Task details: Copy everything in the translation agent article from "- Guiding the" down to "countries and Spain.", swapping "glossary" for "term list".

Excerpt:

━━━━━━━━━━━━━━━━

Recently, advanced multimodal models like GPT-4o and Sora have made significant strides in generative AI, igniting interest among researchers and industry leaders about the forthcoming revolutionary breakthroughs in artificial intelligence.
AI expert Andrew Ng from Stanford University has praised the potential of intelligent agents. In a recent blog post, he noted that "AI agent workflows will drive substantial progress in artificial intelligence this year." The recognition of AI agents' future potential continues to grow.
Ng has also open-sourced an AI agent designed for machine translation. He believes this development can significantly enhance traditional neural machine translation, highlighting its "tremendous potential yet to be fully realized." Alongside this, he introduced a demo of the translation agent, made available under the MIT License, enabling users to freely use, modify, and distribute the code for various purposes.
Preliminary tests conducted by his research team indicate that the open-sourced translation agent occasionally performs comparably to leading commercial solutions, though there are instances of underperformance. Nonetheless, it provides a highly controllable translation experience where users can easily adjust prompts to specify tone (formal or informal), regional variations (such as distinguishing between the Spanish spoken in Spain and Latin America), and ensure terminology consistency through glossaries. Ng sees significant potential for further enhancements, especially given the positive outcomes observed in its reflective workflows.
In this open-source project, Ng outlines the AI agent's translation workflow:
Using a Reflective Workflow for Intelligent Translation
This machine translation model utilizes a reflective agent workflow demonstrated in Python, consisting of three main steps:
1. Input a prompt instructing a large language model (LLM) to translate text from the source language to the target language.
2. Allow the LLM to reflect on the translation outcomes and propose improvements.
3. Implement these suggestions to enhance the translation.
Customization Features
Leveraging the LLM as the core translation engine offers users a high degree of control. For instance, modifying the prompt can enable features that conventional machine translation (MT) systems struggle with:
- Adjusting the output's style, such as switching between formal and informal tones.
- Guiding the handling of idioms and special terms, like names and technical jargon. Including a glossary in the prompt guarantees consistent translations of specific terms (e.g., "open source" or "GPU").
- Adapting language use to specific regions or dialects, meeting the needs of the target audience. For example, Spanish varies significantly between Latin American countries and Spain.
Evaluating Translation Quality
The translation quality assessment employs BLEU (Bilingual Evaluation Understudy) scores, differentiating it from traditional machine translation methods. Evaluations show that while this workflow can compete with commercial products, its performance may fluctuate. However, it occasionally achieves impressive results that surpass those of commercial alternatives.
The authors assert that this is merely the beginning for AI-driven translation, highlighting vast potential for improvement and encouraging open dialogue and experimentation within the research community.

━━━━━━━━━━━━━━━━

Dataset records:
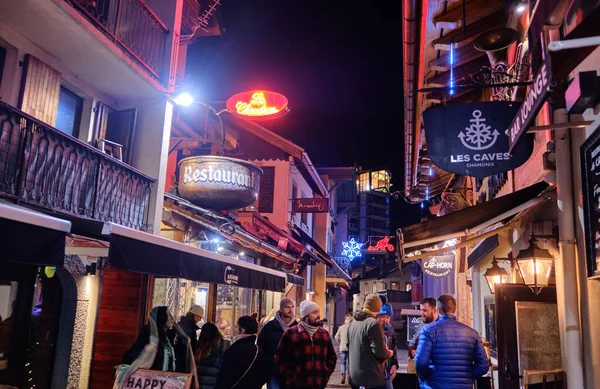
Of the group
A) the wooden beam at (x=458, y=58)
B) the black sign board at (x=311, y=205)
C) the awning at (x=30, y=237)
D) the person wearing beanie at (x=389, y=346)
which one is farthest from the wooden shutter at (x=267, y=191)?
the awning at (x=30, y=237)

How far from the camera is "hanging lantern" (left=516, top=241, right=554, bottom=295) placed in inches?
261

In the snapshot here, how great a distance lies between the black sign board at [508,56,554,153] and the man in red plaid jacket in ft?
11.6

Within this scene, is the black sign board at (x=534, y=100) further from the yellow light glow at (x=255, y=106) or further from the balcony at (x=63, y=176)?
the yellow light glow at (x=255, y=106)

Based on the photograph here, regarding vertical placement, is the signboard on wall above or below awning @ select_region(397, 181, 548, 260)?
below

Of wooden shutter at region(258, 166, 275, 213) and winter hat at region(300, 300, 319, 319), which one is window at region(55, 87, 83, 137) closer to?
winter hat at region(300, 300, 319, 319)

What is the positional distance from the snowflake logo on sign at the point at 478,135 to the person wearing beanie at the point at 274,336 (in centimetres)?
349

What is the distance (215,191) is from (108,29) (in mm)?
3698

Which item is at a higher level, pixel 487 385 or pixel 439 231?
pixel 439 231

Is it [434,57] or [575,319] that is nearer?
[575,319]

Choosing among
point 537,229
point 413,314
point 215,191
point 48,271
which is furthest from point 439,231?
point 413,314

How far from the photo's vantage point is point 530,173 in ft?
24.9

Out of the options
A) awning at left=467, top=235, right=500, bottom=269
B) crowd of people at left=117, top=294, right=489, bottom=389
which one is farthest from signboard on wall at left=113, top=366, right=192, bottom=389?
awning at left=467, top=235, right=500, bottom=269

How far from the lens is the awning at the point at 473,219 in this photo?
6.80 m

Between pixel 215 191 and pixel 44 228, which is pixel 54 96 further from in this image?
pixel 44 228
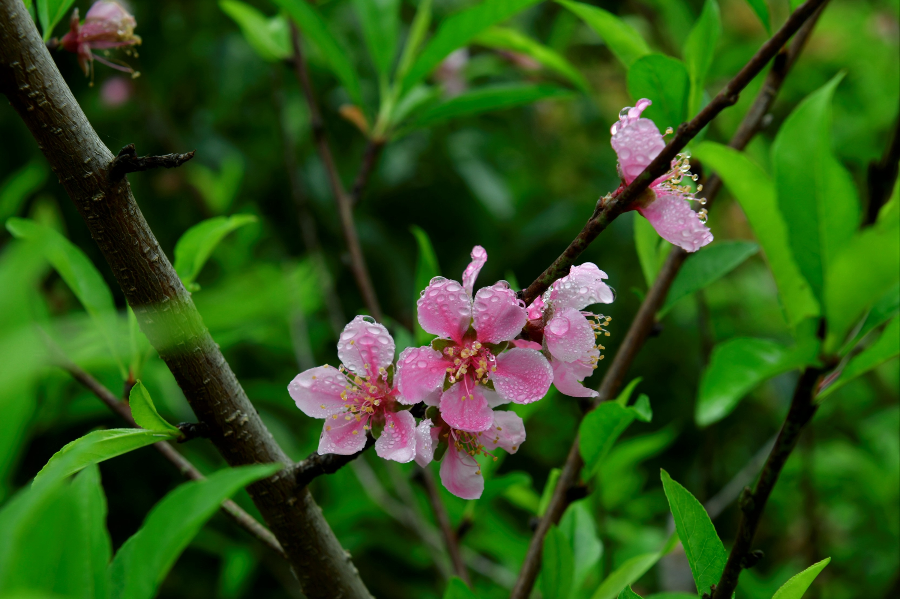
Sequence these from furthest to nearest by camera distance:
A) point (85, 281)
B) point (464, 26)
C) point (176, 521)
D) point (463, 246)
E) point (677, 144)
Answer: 1. point (463, 246)
2. point (464, 26)
3. point (85, 281)
4. point (677, 144)
5. point (176, 521)

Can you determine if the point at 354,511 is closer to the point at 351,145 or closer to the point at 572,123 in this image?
the point at 351,145

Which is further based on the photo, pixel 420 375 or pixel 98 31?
pixel 98 31

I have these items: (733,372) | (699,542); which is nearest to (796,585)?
(699,542)

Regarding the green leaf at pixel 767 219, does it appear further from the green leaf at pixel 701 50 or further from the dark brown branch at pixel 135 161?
the dark brown branch at pixel 135 161

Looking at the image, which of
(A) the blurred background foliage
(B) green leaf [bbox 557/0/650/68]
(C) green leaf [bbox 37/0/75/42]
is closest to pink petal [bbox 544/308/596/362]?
(B) green leaf [bbox 557/0/650/68]

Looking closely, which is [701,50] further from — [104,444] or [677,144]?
[104,444]

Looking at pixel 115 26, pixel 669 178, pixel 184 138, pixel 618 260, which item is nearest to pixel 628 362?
pixel 669 178
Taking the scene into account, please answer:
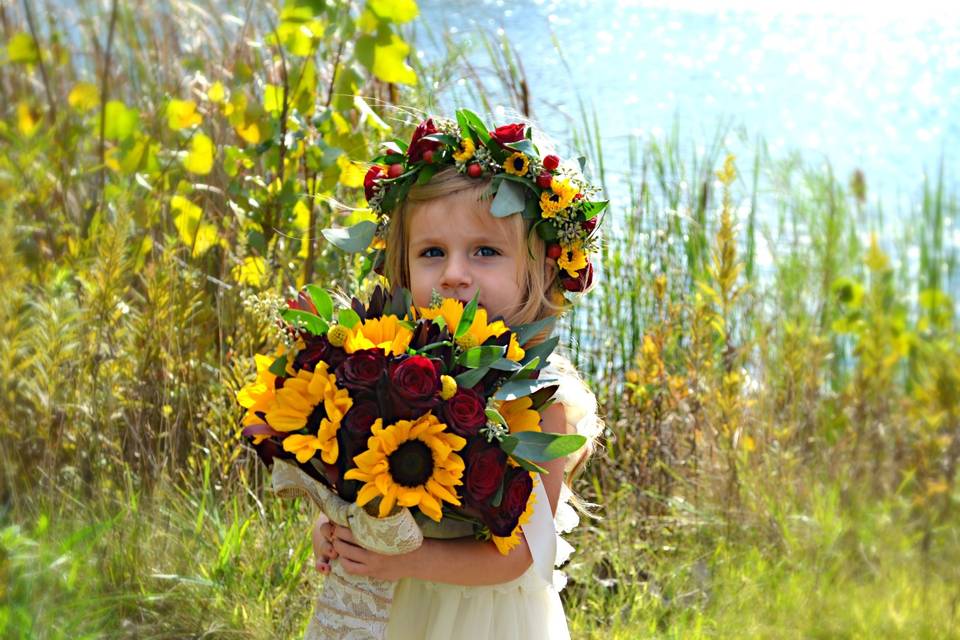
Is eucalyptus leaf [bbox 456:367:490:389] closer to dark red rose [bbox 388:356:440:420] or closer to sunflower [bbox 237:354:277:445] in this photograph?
dark red rose [bbox 388:356:440:420]

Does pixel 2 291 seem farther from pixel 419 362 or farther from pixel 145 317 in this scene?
pixel 419 362

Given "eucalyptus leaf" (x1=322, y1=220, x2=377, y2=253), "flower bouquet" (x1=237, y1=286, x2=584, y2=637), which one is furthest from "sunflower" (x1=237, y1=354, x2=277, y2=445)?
"eucalyptus leaf" (x1=322, y1=220, x2=377, y2=253)

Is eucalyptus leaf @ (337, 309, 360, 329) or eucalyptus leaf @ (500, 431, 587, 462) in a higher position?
eucalyptus leaf @ (337, 309, 360, 329)

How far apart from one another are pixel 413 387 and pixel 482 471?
17 cm

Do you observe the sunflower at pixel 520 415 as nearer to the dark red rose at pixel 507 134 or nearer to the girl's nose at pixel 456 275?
the girl's nose at pixel 456 275

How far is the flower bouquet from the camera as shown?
1.63m

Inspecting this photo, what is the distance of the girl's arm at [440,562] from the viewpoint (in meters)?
1.76

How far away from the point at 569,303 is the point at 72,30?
4.69m

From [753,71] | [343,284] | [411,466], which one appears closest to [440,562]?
[411,466]

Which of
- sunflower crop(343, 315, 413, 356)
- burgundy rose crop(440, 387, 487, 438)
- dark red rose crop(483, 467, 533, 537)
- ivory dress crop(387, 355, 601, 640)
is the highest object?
sunflower crop(343, 315, 413, 356)

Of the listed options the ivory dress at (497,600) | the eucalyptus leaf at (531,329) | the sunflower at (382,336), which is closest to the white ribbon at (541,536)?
the ivory dress at (497,600)

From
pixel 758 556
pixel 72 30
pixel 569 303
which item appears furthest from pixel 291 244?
pixel 72 30

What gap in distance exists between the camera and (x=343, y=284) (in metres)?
2.93

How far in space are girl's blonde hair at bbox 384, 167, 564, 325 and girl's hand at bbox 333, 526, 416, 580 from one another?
47cm
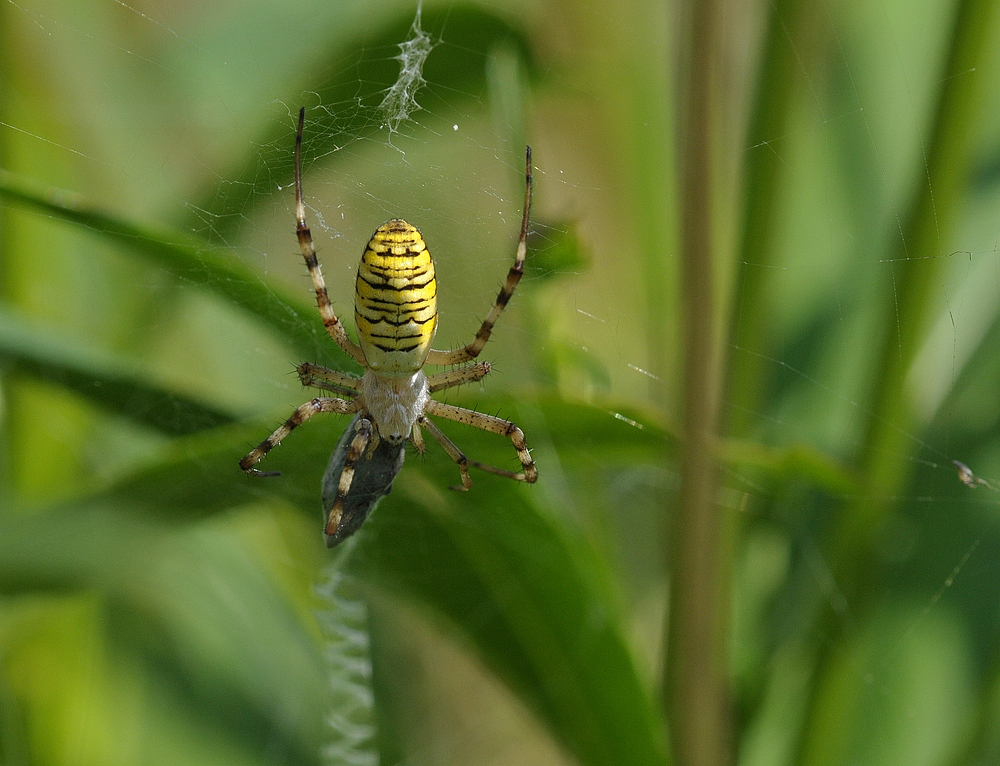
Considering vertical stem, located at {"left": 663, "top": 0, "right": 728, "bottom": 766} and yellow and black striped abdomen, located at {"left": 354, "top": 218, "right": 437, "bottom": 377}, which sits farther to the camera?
yellow and black striped abdomen, located at {"left": 354, "top": 218, "right": 437, "bottom": 377}

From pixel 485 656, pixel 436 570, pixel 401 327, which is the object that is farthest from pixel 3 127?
pixel 485 656

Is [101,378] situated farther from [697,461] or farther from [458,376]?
[697,461]

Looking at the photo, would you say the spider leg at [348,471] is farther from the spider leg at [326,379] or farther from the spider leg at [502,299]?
the spider leg at [502,299]

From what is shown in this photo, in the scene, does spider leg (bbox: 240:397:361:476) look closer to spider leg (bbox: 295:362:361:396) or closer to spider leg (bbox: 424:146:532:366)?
spider leg (bbox: 295:362:361:396)

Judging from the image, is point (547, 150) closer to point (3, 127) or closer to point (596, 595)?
point (3, 127)

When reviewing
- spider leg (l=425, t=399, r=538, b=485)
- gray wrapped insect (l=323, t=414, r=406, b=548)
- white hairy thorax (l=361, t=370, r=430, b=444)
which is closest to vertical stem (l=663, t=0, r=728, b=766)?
spider leg (l=425, t=399, r=538, b=485)
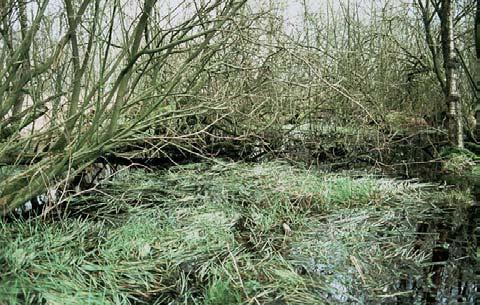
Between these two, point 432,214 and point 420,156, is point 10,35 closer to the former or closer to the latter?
point 432,214

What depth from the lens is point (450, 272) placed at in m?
4.20

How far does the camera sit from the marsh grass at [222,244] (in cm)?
358

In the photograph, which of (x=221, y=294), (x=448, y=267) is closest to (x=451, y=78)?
(x=448, y=267)

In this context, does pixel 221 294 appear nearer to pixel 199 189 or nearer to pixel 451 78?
pixel 199 189

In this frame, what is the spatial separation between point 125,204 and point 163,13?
2997 millimetres

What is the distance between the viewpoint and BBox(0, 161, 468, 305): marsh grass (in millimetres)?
3578

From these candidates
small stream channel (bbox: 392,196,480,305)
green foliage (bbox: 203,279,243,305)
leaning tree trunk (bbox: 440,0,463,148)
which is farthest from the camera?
leaning tree trunk (bbox: 440,0,463,148)

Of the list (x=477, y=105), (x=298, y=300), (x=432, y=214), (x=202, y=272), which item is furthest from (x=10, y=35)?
(x=477, y=105)

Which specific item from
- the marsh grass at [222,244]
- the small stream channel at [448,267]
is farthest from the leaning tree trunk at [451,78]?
the small stream channel at [448,267]

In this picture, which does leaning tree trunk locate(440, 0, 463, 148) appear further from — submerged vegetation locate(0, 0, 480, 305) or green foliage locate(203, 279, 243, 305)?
green foliage locate(203, 279, 243, 305)

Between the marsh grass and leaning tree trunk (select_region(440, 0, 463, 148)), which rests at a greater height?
leaning tree trunk (select_region(440, 0, 463, 148))

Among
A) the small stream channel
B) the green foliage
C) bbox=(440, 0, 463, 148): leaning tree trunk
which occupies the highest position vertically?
Answer: bbox=(440, 0, 463, 148): leaning tree trunk

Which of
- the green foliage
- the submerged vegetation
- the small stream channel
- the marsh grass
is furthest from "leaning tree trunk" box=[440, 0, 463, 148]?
the green foliage

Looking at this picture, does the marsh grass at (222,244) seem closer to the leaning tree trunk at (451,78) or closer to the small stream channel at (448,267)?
the small stream channel at (448,267)
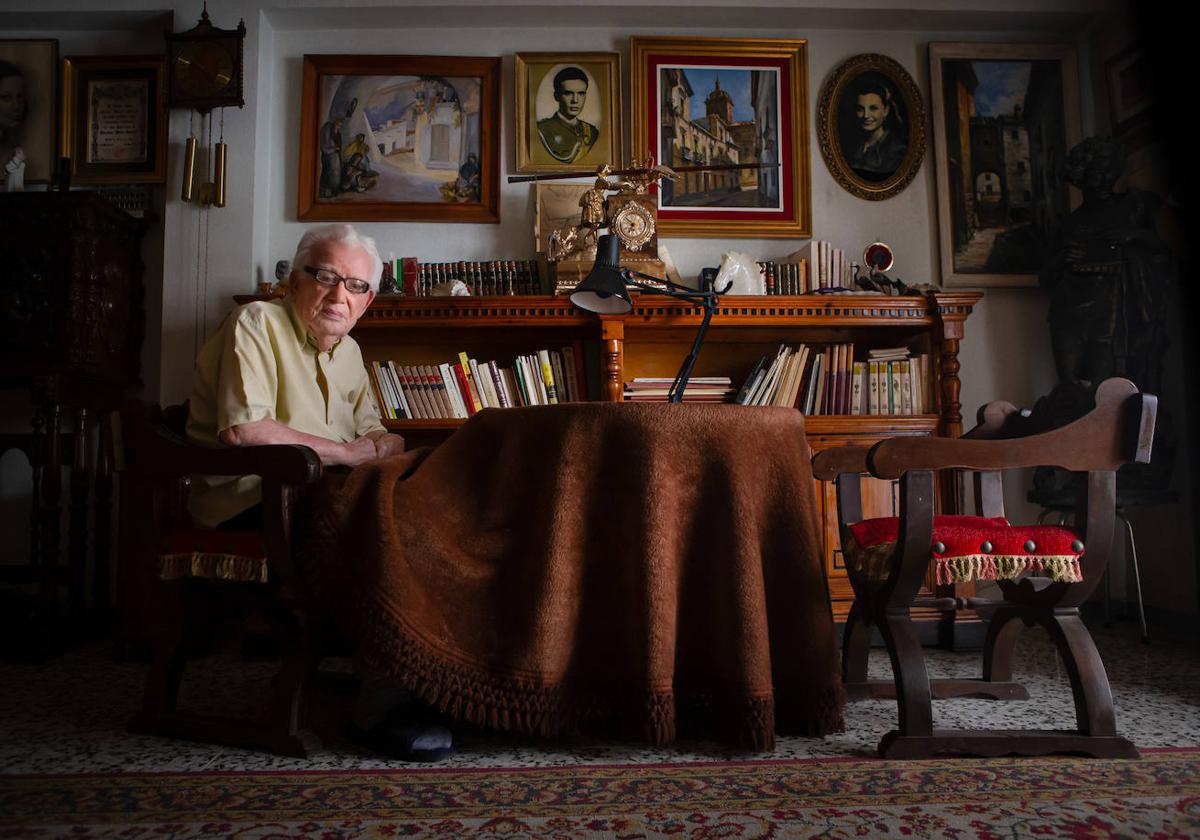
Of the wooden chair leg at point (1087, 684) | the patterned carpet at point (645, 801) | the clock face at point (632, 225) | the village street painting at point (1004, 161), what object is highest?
the village street painting at point (1004, 161)

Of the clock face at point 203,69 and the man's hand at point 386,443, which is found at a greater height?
the clock face at point 203,69

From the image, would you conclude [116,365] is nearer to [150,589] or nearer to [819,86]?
[150,589]

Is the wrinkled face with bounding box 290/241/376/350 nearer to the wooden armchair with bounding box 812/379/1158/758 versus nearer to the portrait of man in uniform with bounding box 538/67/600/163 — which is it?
the wooden armchair with bounding box 812/379/1158/758

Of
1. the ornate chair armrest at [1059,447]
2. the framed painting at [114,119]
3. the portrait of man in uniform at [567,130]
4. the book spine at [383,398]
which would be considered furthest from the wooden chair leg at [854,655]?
the framed painting at [114,119]

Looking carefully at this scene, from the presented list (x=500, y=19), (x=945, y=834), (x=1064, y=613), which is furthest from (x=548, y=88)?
(x=945, y=834)

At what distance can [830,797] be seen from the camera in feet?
4.57

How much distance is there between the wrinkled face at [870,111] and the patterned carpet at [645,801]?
289 centimetres

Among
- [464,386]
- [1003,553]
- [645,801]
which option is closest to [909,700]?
[1003,553]

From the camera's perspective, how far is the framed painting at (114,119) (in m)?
3.54

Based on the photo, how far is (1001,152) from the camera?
3.66m

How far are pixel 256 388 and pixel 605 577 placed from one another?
36.8 inches

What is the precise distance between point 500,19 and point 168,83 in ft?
4.73

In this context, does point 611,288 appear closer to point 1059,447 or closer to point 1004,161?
point 1059,447

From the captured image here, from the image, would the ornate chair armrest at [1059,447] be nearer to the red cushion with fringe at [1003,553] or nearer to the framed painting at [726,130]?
the red cushion with fringe at [1003,553]
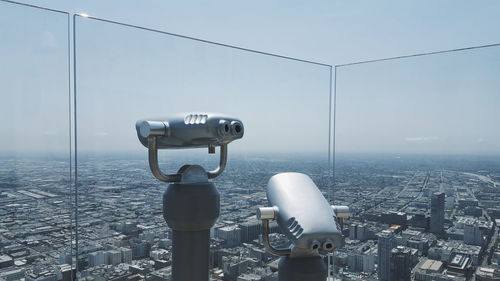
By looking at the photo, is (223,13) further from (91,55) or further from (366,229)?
(366,229)

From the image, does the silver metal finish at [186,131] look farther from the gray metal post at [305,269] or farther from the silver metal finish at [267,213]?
the gray metal post at [305,269]

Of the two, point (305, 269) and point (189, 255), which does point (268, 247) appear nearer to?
point (305, 269)

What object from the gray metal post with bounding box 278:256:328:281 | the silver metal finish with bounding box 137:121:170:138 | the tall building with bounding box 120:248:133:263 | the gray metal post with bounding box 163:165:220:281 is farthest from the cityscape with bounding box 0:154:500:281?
the silver metal finish with bounding box 137:121:170:138

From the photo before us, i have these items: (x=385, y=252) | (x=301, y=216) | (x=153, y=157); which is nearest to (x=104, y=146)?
(x=153, y=157)

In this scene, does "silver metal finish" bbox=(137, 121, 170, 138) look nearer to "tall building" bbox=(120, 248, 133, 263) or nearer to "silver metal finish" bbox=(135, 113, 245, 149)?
"silver metal finish" bbox=(135, 113, 245, 149)

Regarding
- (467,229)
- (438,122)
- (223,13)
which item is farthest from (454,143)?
(223,13)
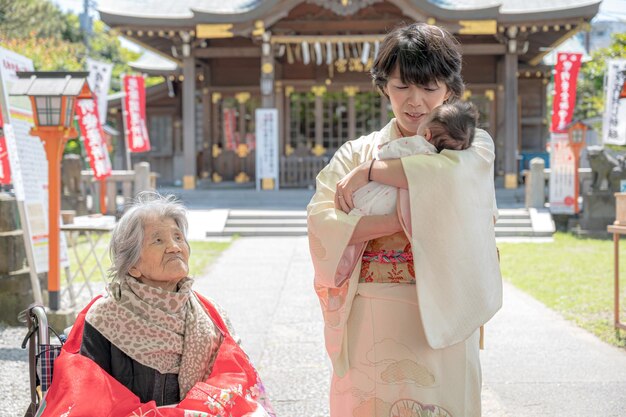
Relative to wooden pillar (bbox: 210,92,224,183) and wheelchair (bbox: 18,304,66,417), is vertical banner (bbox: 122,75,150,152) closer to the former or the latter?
wooden pillar (bbox: 210,92,224,183)

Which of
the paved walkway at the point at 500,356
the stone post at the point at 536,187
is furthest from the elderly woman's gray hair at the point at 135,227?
the stone post at the point at 536,187

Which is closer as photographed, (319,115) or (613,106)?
(613,106)

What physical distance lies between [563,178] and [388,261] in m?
12.5

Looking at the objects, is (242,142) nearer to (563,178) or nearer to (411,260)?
(563,178)

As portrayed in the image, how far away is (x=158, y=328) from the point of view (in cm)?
242

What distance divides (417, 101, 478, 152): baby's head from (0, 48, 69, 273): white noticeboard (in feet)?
14.1

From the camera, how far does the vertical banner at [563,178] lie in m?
13.8

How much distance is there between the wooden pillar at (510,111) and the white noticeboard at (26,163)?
40.0 feet

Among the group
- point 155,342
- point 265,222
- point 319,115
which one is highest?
point 319,115

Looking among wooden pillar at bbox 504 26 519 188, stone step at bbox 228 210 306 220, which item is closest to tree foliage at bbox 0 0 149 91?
stone step at bbox 228 210 306 220

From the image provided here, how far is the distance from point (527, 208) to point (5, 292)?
10.7 meters

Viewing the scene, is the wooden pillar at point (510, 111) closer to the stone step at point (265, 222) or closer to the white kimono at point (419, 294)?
the stone step at point (265, 222)

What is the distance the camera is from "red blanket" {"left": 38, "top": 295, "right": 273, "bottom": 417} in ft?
7.33

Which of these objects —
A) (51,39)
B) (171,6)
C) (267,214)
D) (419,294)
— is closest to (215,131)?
(171,6)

━━━━━━━━━━━━━━━━

Exercise response:
- Guiding the handling of idioms and special terms, like names and technical jargon. Including a term list in the prompt guarantees consistent translations of specific terms (e.g., "open source" or "GPU").
- Adapting language use to specific regions or dialects, meeting the needs of the target audience. For example, Spanish varies significantly between Latin American countries and Spain.